__The request__
Locate each line in the records below that contains the string "black", matching case exactly, and copy those lines.

Recorded data
──────────

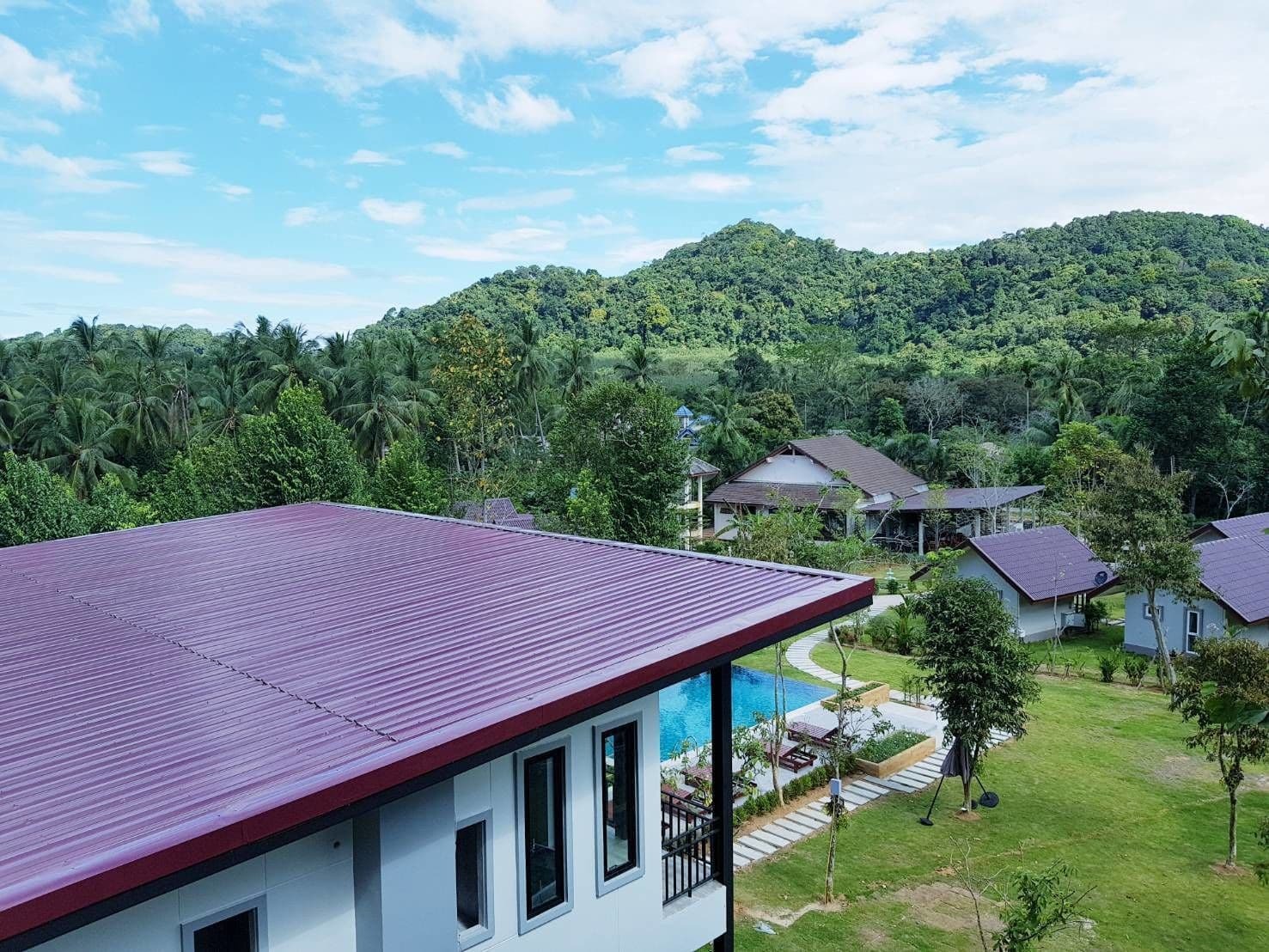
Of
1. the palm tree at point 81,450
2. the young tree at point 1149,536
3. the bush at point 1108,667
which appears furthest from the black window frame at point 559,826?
the palm tree at point 81,450

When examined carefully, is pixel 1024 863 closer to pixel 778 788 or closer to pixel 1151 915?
pixel 1151 915

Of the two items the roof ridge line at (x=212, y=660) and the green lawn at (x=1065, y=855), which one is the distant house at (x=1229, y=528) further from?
the roof ridge line at (x=212, y=660)

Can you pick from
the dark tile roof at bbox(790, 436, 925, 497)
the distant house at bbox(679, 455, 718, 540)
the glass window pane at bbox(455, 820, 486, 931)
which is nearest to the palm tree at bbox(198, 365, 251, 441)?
the distant house at bbox(679, 455, 718, 540)

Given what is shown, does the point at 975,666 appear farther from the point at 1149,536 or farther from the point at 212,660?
the point at 212,660

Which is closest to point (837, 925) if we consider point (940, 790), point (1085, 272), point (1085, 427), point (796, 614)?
point (940, 790)

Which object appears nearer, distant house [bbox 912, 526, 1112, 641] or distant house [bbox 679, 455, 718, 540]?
distant house [bbox 912, 526, 1112, 641]

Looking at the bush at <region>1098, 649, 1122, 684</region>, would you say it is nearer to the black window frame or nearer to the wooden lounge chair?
the wooden lounge chair
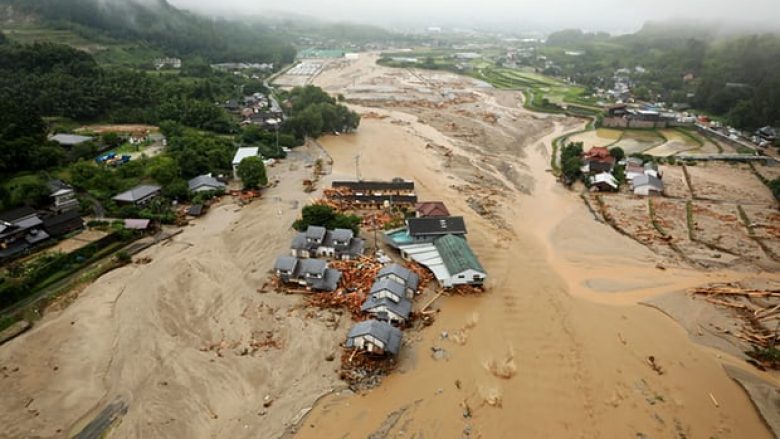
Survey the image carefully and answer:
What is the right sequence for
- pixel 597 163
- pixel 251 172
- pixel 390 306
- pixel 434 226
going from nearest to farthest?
pixel 390 306 < pixel 434 226 < pixel 251 172 < pixel 597 163

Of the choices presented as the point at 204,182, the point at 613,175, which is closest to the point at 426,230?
the point at 204,182

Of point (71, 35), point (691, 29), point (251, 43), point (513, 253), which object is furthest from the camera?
point (691, 29)

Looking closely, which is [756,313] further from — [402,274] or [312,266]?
[312,266]

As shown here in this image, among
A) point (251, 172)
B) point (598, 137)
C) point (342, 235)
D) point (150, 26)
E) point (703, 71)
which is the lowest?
point (342, 235)

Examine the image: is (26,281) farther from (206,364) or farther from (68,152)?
(68,152)

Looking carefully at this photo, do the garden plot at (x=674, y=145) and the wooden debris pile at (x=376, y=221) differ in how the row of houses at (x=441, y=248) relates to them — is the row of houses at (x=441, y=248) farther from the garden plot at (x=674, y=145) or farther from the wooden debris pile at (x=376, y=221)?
the garden plot at (x=674, y=145)

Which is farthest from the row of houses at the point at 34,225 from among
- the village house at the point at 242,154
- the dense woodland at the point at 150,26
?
the dense woodland at the point at 150,26

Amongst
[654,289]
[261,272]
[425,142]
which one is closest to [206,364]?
[261,272]

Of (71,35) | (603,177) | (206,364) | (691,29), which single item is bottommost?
(206,364)
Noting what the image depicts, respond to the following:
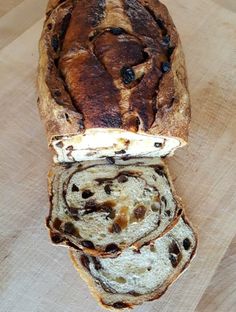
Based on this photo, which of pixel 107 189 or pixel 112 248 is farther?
→ pixel 107 189

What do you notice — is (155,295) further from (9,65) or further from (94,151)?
(9,65)

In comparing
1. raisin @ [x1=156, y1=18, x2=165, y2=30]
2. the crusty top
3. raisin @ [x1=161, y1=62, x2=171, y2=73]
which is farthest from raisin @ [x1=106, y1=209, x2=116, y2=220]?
raisin @ [x1=156, y1=18, x2=165, y2=30]

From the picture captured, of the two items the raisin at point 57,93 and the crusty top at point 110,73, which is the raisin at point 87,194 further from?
the raisin at point 57,93

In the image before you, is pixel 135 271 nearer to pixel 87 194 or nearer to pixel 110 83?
pixel 87 194

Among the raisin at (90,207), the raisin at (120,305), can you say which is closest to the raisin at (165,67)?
the raisin at (90,207)

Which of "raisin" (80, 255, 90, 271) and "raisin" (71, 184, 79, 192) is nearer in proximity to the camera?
"raisin" (80, 255, 90, 271)

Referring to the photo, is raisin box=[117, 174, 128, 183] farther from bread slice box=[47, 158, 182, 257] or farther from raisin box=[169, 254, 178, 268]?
raisin box=[169, 254, 178, 268]

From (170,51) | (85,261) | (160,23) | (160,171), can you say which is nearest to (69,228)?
(85,261)
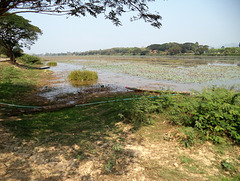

──────────

__Solution below__
which appears furthest from the black window frame at point 559,826?
Looking at the bush at <region>1098, 649, 1122, 684</region>, would you say it is nearer to the black window frame or nearer to the wooden lounge chair?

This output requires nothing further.